## [PETUNJUK DAN KETENTUAN]
Kutip dengan persis bagian dari teks tentang pemilihan wakil Indonesia untuk AICHR, mulai dari "[Jakarta, 6 Januari" sampai dengan "perlindungan HAM di kawasan.".

## [TEKS YANG DIBERIKAN]
[Jakarta, 6 Januari 2019] – HRWG mengapresiasi Kementerian Luar Negeri yang telah berhasil menyelenggarakan seluruh proses pemilihan wakil Indonesia untuk Komisi HAM Antar-pemerintah ASEAN (AICHR) periode 2019-2021. Dengan sejumlah tahapan proses, seleksi ini telah melibatkan jaringan organisasi masyarakat sipil secara akuntabel dan terbuka, sehingga makin menunjukkan kepemimpinan Indonesia dalam mempertahankan prinsip independensi wakil Indonesia di AICHR untuk mendorong pemajuan dan perlindungan HAM di kawasan.
Keputusan memilih wakil AICHR yang baru, Yuyun Wahyuningrum, yang merupakan intelektual dan pegiat HAM yang memiliki rekam jejak baik di kawasan adalah suatu sikap yang tepat bagi Indonesia. Mengingat, tantangan dan peluang HAM dan demokrasi di kawasan ASEAN semakin dinamis.
Sepanjang tiga tahun terakhir, secara institusi AICHR telah berupaya memajukan HAM di kawasan. Beberapa upaya yang patut diapresiasi adalah pengarusutamaan penerapan kebijakan hukum internasional di ASEAN, kerjasama dengan Senior Officials Meeting (SOM) dan organ-organ ASEAN lain, serta terlibat dalam pembuatan masterplan untuk penyandang disabilitas di ASEAN.

## [CUPLIKAN DATA]
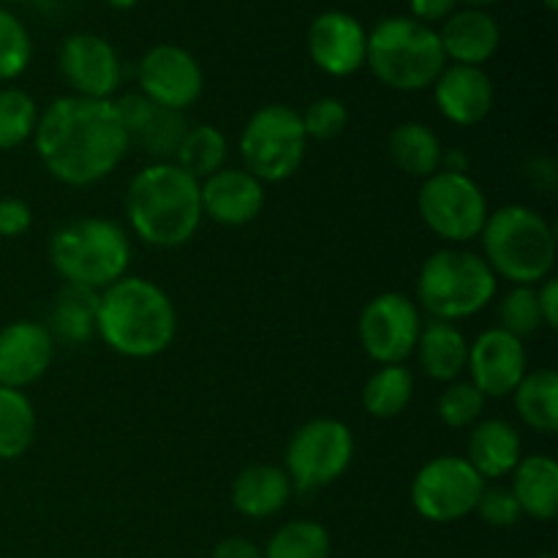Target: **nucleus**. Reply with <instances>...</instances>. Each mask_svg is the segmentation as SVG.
<instances>
[{
	"label": "nucleus",
	"instance_id": "nucleus-1",
	"mask_svg": "<svg viewBox=\"0 0 558 558\" xmlns=\"http://www.w3.org/2000/svg\"><path fill=\"white\" fill-rule=\"evenodd\" d=\"M33 136L47 172L74 189L112 174L131 147L112 98H54L38 114Z\"/></svg>",
	"mask_w": 558,
	"mask_h": 558
},
{
	"label": "nucleus",
	"instance_id": "nucleus-2",
	"mask_svg": "<svg viewBox=\"0 0 558 558\" xmlns=\"http://www.w3.org/2000/svg\"><path fill=\"white\" fill-rule=\"evenodd\" d=\"M96 332L112 352L131 360L158 357L178 332V314L158 283L123 276L98 294Z\"/></svg>",
	"mask_w": 558,
	"mask_h": 558
},
{
	"label": "nucleus",
	"instance_id": "nucleus-3",
	"mask_svg": "<svg viewBox=\"0 0 558 558\" xmlns=\"http://www.w3.org/2000/svg\"><path fill=\"white\" fill-rule=\"evenodd\" d=\"M123 207L136 238L156 248H178L202 223L199 180L178 163L156 161L134 174Z\"/></svg>",
	"mask_w": 558,
	"mask_h": 558
},
{
	"label": "nucleus",
	"instance_id": "nucleus-4",
	"mask_svg": "<svg viewBox=\"0 0 558 558\" xmlns=\"http://www.w3.org/2000/svg\"><path fill=\"white\" fill-rule=\"evenodd\" d=\"M483 259L496 278L515 287H537L554 276L556 232L543 213L526 205H505L488 213L483 232Z\"/></svg>",
	"mask_w": 558,
	"mask_h": 558
},
{
	"label": "nucleus",
	"instance_id": "nucleus-5",
	"mask_svg": "<svg viewBox=\"0 0 558 558\" xmlns=\"http://www.w3.org/2000/svg\"><path fill=\"white\" fill-rule=\"evenodd\" d=\"M365 65L381 85L417 93L434 85L447 58L434 27L412 16H387L368 31Z\"/></svg>",
	"mask_w": 558,
	"mask_h": 558
},
{
	"label": "nucleus",
	"instance_id": "nucleus-6",
	"mask_svg": "<svg viewBox=\"0 0 558 558\" xmlns=\"http://www.w3.org/2000/svg\"><path fill=\"white\" fill-rule=\"evenodd\" d=\"M52 267L65 283L87 289H107L129 270L131 243L123 229L107 218H76L49 240Z\"/></svg>",
	"mask_w": 558,
	"mask_h": 558
},
{
	"label": "nucleus",
	"instance_id": "nucleus-7",
	"mask_svg": "<svg viewBox=\"0 0 558 558\" xmlns=\"http://www.w3.org/2000/svg\"><path fill=\"white\" fill-rule=\"evenodd\" d=\"M496 276L483 256L461 248L430 254L420 267L417 300L434 319L458 322L488 308Z\"/></svg>",
	"mask_w": 558,
	"mask_h": 558
},
{
	"label": "nucleus",
	"instance_id": "nucleus-8",
	"mask_svg": "<svg viewBox=\"0 0 558 558\" xmlns=\"http://www.w3.org/2000/svg\"><path fill=\"white\" fill-rule=\"evenodd\" d=\"M305 145L308 136L298 109L289 104H267L251 114L240 134L243 169L259 183H283L303 167Z\"/></svg>",
	"mask_w": 558,
	"mask_h": 558
},
{
	"label": "nucleus",
	"instance_id": "nucleus-9",
	"mask_svg": "<svg viewBox=\"0 0 558 558\" xmlns=\"http://www.w3.org/2000/svg\"><path fill=\"white\" fill-rule=\"evenodd\" d=\"M417 210L425 227L450 243H469L480 238L488 221V199L469 174L439 169L423 180Z\"/></svg>",
	"mask_w": 558,
	"mask_h": 558
},
{
	"label": "nucleus",
	"instance_id": "nucleus-10",
	"mask_svg": "<svg viewBox=\"0 0 558 558\" xmlns=\"http://www.w3.org/2000/svg\"><path fill=\"white\" fill-rule=\"evenodd\" d=\"M354 458V436L347 423L319 417L294 430L287 447V469L298 490H319L343 477Z\"/></svg>",
	"mask_w": 558,
	"mask_h": 558
},
{
	"label": "nucleus",
	"instance_id": "nucleus-11",
	"mask_svg": "<svg viewBox=\"0 0 558 558\" xmlns=\"http://www.w3.org/2000/svg\"><path fill=\"white\" fill-rule=\"evenodd\" d=\"M485 480L463 456H439L412 480V505L430 523H456L472 515Z\"/></svg>",
	"mask_w": 558,
	"mask_h": 558
},
{
	"label": "nucleus",
	"instance_id": "nucleus-12",
	"mask_svg": "<svg viewBox=\"0 0 558 558\" xmlns=\"http://www.w3.org/2000/svg\"><path fill=\"white\" fill-rule=\"evenodd\" d=\"M420 308L401 292L376 294L360 314V343L379 365H403L417 349Z\"/></svg>",
	"mask_w": 558,
	"mask_h": 558
},
{
	"label": "nucleus",
	"instance_id": "nucleus-13",
	"mask_svg": "<svg viewBox=\"0 0 558 558\" xmlns=\"http://www.w3.org/2000/svg\"><path fill=\"white\" fill-rule=\"evenodd\" d=\"M142 96L167 109H189L205 87L202 65L178 44H156L140 60Z\"/></svg>",
	"mask_w": 558,
	"mask_h": 558
},
{
	"label": "nucleus",
	"instance_id": "nucleus-14",
	"mask_svg": "<svg viewBox=\"0 0 558 558\" xmlns=\"http://www.w3.org/2000/svg\"><path fill=\"white\" fill-rule=\"evenodd\" d=\"M58 69L65 85L82 98H109L120 85V58L107 38L96 33H74L60 44Z\"/></svg>",
	"mask_w": 558,
	"mask_h": 558
},
{
	"label": "nucleus",
	"instance_id": "nucleus-15",
	"mask_svg": "<svg viewBox=\"0 0 558 558\" xmlns=\"http://www.w3.org/2000/svg\"><path fill=\"white\" fill-rule=\"evenodd\" d=\"M308 54L319 71L330 76H352L365 65L368 31L347 11H322L308 25Z\"/></svg>",
	"mask_w": 558,
	"mask_h": 558
},
{
	"label": "nucleus",
	"instance_id": "nucleus-16",
	"mask_svg": "<svg viewBox=\"0 0 558 558\" xmlns=\"http://www.w3.org/2000/svg\"><path fill=\"white\" fill-rule=\"evenodd\" d=\"M526 347L521 338L510 336L501 327L485 330L469 347L466 368L472 374V385L485 398H507L515 392L526 371Z\"/></svg>",
	"mask_w": 558,
	"mask_h": 558
},
{
	"label": "nucleus",
	"instance_id": "nucleus-17",
	"mask_svg": "<svg viewBox=\"0 0 558 558\" xmlns=\"http://www.w3.org/2000/svg\"><path fill=\"white\" fill-rule=\"evenodd\" d=\"M112 104L125 134H129V145H140L156 161H172L185 131H189L183 112L158 107L142 93H125Z\"/></svg>",
	"mask_w": 558,
	"mask_h": 558
},
{
	"label": "nucleus",
	"instance_id": "nucleus-18",
	"mask_svg": "<svg viewBox=\"0 0 558 558\" xmlns=\"http://www.w3.org/2000/svg\"><path fill=\"white\" fill-rule=\"evenodd\" d=\"M54 357L52 332L36 322H11L0 330V387L22 390L47 374Z\"/></svg>",
	"mask_w": 558,
	"mask_h": 558
},
{
	"label": "nucleus",
	"instance_id": "nucleus-19",
	"mask_svg": "<svg viewBox=\"0 0 558 558\" xmlns=\"http://www.w3.org/2000/svg\"><path fill=\"white\" fill-rule=\"evenodd\" d=\"M202 216L221 227H245L265 207V183L245 169L223 167L199 183Z\"/></svg>",
	"mask_w": 558,
	"mask_h": 558
},
{
	"label": "nucleus",
	"instance_id": "nucleus-20",
	"mask_svg": "<svg viewBox=\"0 0 558 558\" xmlns=\"http://www.w3.org/2000/svg\"><path fill=\"white\" fill-rule=\"evenodd\" d=\"M430 87L439 112L456 125H477L494 112V80L480 65H445Z\"/></svg>",
	"mask_w": 558,
	"mask_h": 558
},
{
	"label": "nucleus",
	"instance_id": "nucleus-21",
	"mask_svg": "<svg viewBox=\"0 0 558 558\" xmlns=\"http://www.w3.org/2000/svg\"><path fill=\"white\" fill-rule=\"evenodd\" d=\"M445 58L456 65H480L488 63L501 44V27L485 9H456L439 31Z\"/></svg>",
	"mask_w": 558,
	"mask_h": 558
},
{
	"label": "nucleus",
	"instance_id": "nucleus-22",
	"mask_svg": "<svg viewBox=\"0 0 558 558\" xmlns=\"http://www.w3.org/2000/svg\"><path fill=\"white\" fill-rule=\"evenodd\" d=\"M521 434L507 420H483L474 423L466 445V461L474 472L488 480L510 477L521 461Z\"/></svg>",
	"mask_w": 558,
	"mask_h": 558
},
{
	"label": "nucleus",
	"instance_id": "nucleus-23",
	"mask_svg": "<svg viewBox=\"0 0 558 558\" xmlns=\"http://www.w3.org/2000/svg\"><path fill=\"white\" fill-rule=\"evenodd\" d=\"M292 480L283 469L270 466V463H256V466L243 469L232 483V505L240 515L272 518L289 505L292 499Z\"/></svg>",
	"mask_w": 558,
	"mask_h": 558
},
{
	"label": "nucleus",
	"instance_id": "nucleus-24",
	"mask_svg": "<svg viewBox=\"0 0 558 558\" xmlns=\"http://www.w3.org/2000/svg\"><path fill=\"white\" fill-rule=\"evenodd\" d=\"M512 496L523 515L554 521L558 515V463L550 456H526L512 469Z\"/></svg>",
	"mask_w": 558,
	"mask_h": 558
},
{
	"label": "nucleus",
	"instance_id": "nucleus-25",
	"mask_svg": "<svg viewBox=\"0 0 558 558\" xmlns=\"http://www.w3.org/2000/svg\"><path fill=\"white\" fill-rule=\"evenodd\" d=\"M417 357L425 374L434 381H456L466 371L469 341L452 322L434 319L420 330Z\"/></svg>",
	"mask_w": 558,
	"mask_h": 558
},
{
	"label": "nucleus",
	"instance_id": "nucleus-26",
	"mask_svg": "<svg viewBox=\"0 0 558 558\" xmlns=\"http://www.w3.org/2000/svg\"><path fill=\"white\" fill-rule=\"evenodd\" d=\"M98 294L96 289L80 287V283H63L52 300V311H49V327L52 338L69 343V347H80L96 336L98 325Z\"/></svg>",
	"mask_w": 558,
	"mask_h": 558
},
{
	"label": "nucleus",
	"instance_id": "nucleus-27",
	"mask_svg": "<svg viewBox=\"0 0 558 558\" xmlns=\"http://www.w3.org/2000/svg\"><path fill=\"white\" fill-rule=\"evenodd\" d=\"M392 163L412 178H430L441 169L445 153H441L439 136L423 123H401L390 131L387 140Z\"/></svg>",
	"mask_w": 558,
	"mask_h": 558
},
{
	"label": "nucleus",
	"instance_id": "nucleus-28",
	"mask_svg": "<svg viewBox=\"0 0 558 558\" xmlns=\"http://www.w3.org/2000/svg\"><path fill=\"white\" fill-rule=\"evenodd\" d=\"M515 412L532 430L554 436L558 430V376L554 368H537L515 387Z\"/></svg>",
	"mask_w": 558,
	"mask_h": 558
},
{
	"label": "nucleus",
	"instance_id": "nucleus-29",
	"mask_svg": "<svg viewBox=\"0 0 558 558\" xmlns=\"http://www.w3.org/2000/svg\"><path fill=\"white\" fill-rule=\"evenodd\" d=\"M414 396V376L407 365H381L363 387V407L371 417L392 420L407 412Z\"/></svg>",
	"mask_w": 558,
	"mask_h": 558
},
{
	"label": "nucleus",
	"instance_id": "nucleus-30",
	"mask_svg": "<svg viewBox=\"0 0 558 558\" xmlns=\"http://www.w3.org/2000/svg\"><path fill=\"white\" fill-rule=\"evenodd\" d=\"M36 439V412L22 390L0 387V461H16Z\"/></svg>",
	"mask_w": 558,
	"mask_h": 558
},
{
	"label": "nucleus",
	"instance_id": "nucleus-31",
	"mask_svg": "<svg viewBox=\"0 0 558 558\" xmlns=\"http://www.w3.org/2000/svg\"><path fill=\"white\" fill-rule=\"evenodd\" d=\"M227 156V136H223L216 125H194V129L185 131L172 163H178L183 172H189L191 178L202 183L205 178L216 174L218 169H223Z\"/></svg>",
	"mask_w": 558,
	"mask_h": 558
},
{
	"label": "nucleus",
	"instance_id": "nucleus-32",
	"mask_svg": "<svg viewBox=\"0 0 558 558\" xmlns=\"http://www.w3.org/2000/svg\"><path fill=\"white\" fill-rule=\"evenodd\" d=\"M262 554L265 558H330V534L316 521L283 523Z\"/></svg>",
	"mask_w": 558,
	"mask_h": 558
},
{
	"label": "nucleus",
	"instance_id": "nucleus-33",
	"mask_svg": "<svg viewBox=\"0 0 558 558\" xmlns=\"http://www.w3.org/2000/svg\"><path fill=\"white\" fill-rule=\"evenodd\" d=\"M38 123L36 101L20 87H0V150L25 145Z\"/></svg>",
	"mask_w": 558,
	"mask_h": 558
},
{
	"label": "nucleus",
	"instance_id": "nucleus-34",
	"mask_svg": "<svg viewBox=\"0 0 558 558\" xmlns=\"http://www.w3.org/2000/svg\"><path fill=\"white\" fill-rule=\"evenodd\" d=\"M33 58V41L27 27L14 11L0 5V82H11L25 74Z\"/></svg>",
	"mask_w": 558,
	"mask_h": 558
},
{
	"label": "nucleus",
	"instance_id": "nucleus-35",
	"mask_svg": "<svg viewBox=\"0 0 558 558\" xmlns=\"http://www.w3.org/2000/svg\"><path fill=\"white\" fill-rule=\"evenodd\" d=\"M499 327L515 338H529L543 327L537 305V287H512L499 305Z\"/></svg>",
	"mask_w": 558,
	"mask_h": 558
},
{
	"label": "nucleus",
	"instance_id": "nucleus-36",
	"mask_svg": "<svg viewBox=\"0 0 558 558\" xmlns=\"http://www.w3.org/2000/svg\"><path fill=\"white\" fill-rule=\"evenodd\" d=\"M485 401L488 398L472 385V381H452L447 390L439 396V420L450 428H472L485 412Z\"/></svg>",
	"mask_w": 558,
	"mask_h": 558
},
{
	"label": "nucleus",
	"instance_id": "nucleus-37",
	"mask_svg": "<svg viewBox=\"0 0 558 558\" xmlns=\"http://www.w3.org/2000/svg\"><path fill=\"white\" fill-rule=\"evenodd\" d=\"M300 120H303L305 136L314 142H330L336 136L343 134L349 123L347 104L338 101V98H316L305 107V112H300Z\"/></svg>",
	"mask_w": 558,
	"mask_h": 558
},
{
	"label": "nucleus",
	"instance_id": "nucleus-38",
	"mask_svg": "<svg viewBox=\"0 0 558 558\" xmlns=\"http://www.w3.org/2000/svg\"><path fill=\"white\" fill-rule=\"evenodd\" d=\"M474 512H477V515L494 529H510L523 518V512H521V507H518L512 490L501 488V485H494V488H488V485H485L483 494H480L477 507H474Z\"/></svg>",
	"mask_w": 558,
	"mask_h": 558
},
{
	"label": "nucleus",
	"instance_id": "nucleus-39",
	"mask_svg": "<svg viewBox=\"0 0 558 558\" xmlns=\"http://www.w3.org/2000/svg\"><path fill=\"white\" fill-rule=\"evenodd\" d=\"M33 213L22 199L5 196L0 199V238H20L31 229Z\"/></svg>",
	"mask_w": 558,
	"mask_h": 558
},
{
	"label": "nucleus",
	"instance_id": "nucleus-40",
	"mask_svg": "<svg viewBox=\"0 0 558 558\" xmlns=\"http://www.w3.org/2000/svg\"><path fill=\"white\" fill-rule=\"evenodd\" d=\"M456 9H458V0H409L412 20L423 22V25L445 22Z\"/></svg>",
	"mask_w": 558,
	"mask_h": 558
},
{
	"label": "nucleus",
	"instance_id": "nucleus-41",
	"mask_svg": "<svg viewBox=\"0 0 558 558\" xmlns=\"http://www.w3.org/2000/svg\"><path fill=\"white\" fill-rule=\"evenodd\" d=\"M537 305L539 314H543V325L556 330L558 327V281L554 276L545 278L543 283H537Z\"/></svg>",
	"mask_w": 558,
	"mask_h": 558
},
{
	"label": "nucleus",
	"instance_id": "nucleus-42",
	"mask_svg": "<svg viewBox=\"0 0 558 558\" xmlns=\"http://www.w3.org/2000/svg\"><path fill=\"white\" fill-rule=\"evenodd\" d=\"M213 558H265V554L251 539L227 537L213 548Z\"/></svg>",
	"mask_w": 558,
	"mask_h": 558
},
{
	"label": "nucleus",
	"instance_id": "nucleus-43",
	"mask_svg": "<svg viewBox=\"0 0 558 558\" xmlns=\"http://www.w3.org/2000/svg\"><path fill=\"white\" fill-rule=\"evenodd\" d=\"M104 3L112 5V9H118V11H129V9H134V5H140V0H104Z\"/></svg>",
	"mask_w": 558,
	"mask_h": 558
},
{
	"label": "nucleus",
	"instance_id": "nucleus-44",
	"mask_svg": "<svg viewBox=\"0 0 558 558\" xmlns=\"http://www.w3.org/2000/svg\"><path fill=\"white\" fill-rule=\"evenodd\" d=\"M458 3H463L466 9H485V5H494L496 0H458Z\"/></svg>",
	"mask_w": 558,
	"mask_h": 558
},
{
	"label": "nucleus",
	"instance_id": "nucleus-45",
	"mask_svg": "<svg viewBox=\"0 0 558 558\" xmlns=\"http://www.w3.org/2000/svg\"><path fill=\"white\" fill-rule=\"evenodd\" d=\"M543 5L550 11V14H554V11L558 9V0H543Z\"/></svg>",
	"mask_w": 558,
	"mask_h": 558
},
{
	"label": "nucleus",
	"instance_id": "nucleus-46",
	"mask_svg": "<svg viewBox=\"0 0 558 558\" xmlns=\"http://www.w3.org/2000/svg\"><path fill=\"white\" fill-rule=\"evenodd\" d=\"M0 3H27V0H0Z\"/></svg>",
	"mask_w": 558,
	"mask_h": 558
},
{
	"label": "nucleus",
	"instance_id": "nucleus-47",
	"mask_svg": "<svg viewBox=\"0 0 558 558\" xmlns=\"http://www.w3.org/2000/svg\"><path fill=\"white\" fill-rule=\"evenodd\" d=\"M532 558H556V556H550V554H539V556H532Z\"/></svg>",
	"mask_w": 558,
	"mask_h": 558
}]
</instances>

## [JAWABAN TUGAS]
[Jakarta, 6 Januari 2019] – HRWG mengapresiasi Kementerian Luar Negeri yang telah berhasil menyelenggarakan seluruh proses pemilihan wakil Indonesia untuk Komisi HAM Antar-pemerintah ASEAN (AICHR) periode 2019-2021. Dengan sejumlah tahapan proses, seleksi ini telah melibatkan jaringan organisasi masyarakat sipil secara akuntabel dan terbuka, sehingga makin menunjukkan kepemimpinan Indonesia dalam mempertahankan prinsip independensi wakil Indonesia di AICHR untuk mendorong pemajuan dan perlindungan HAM di kawasan.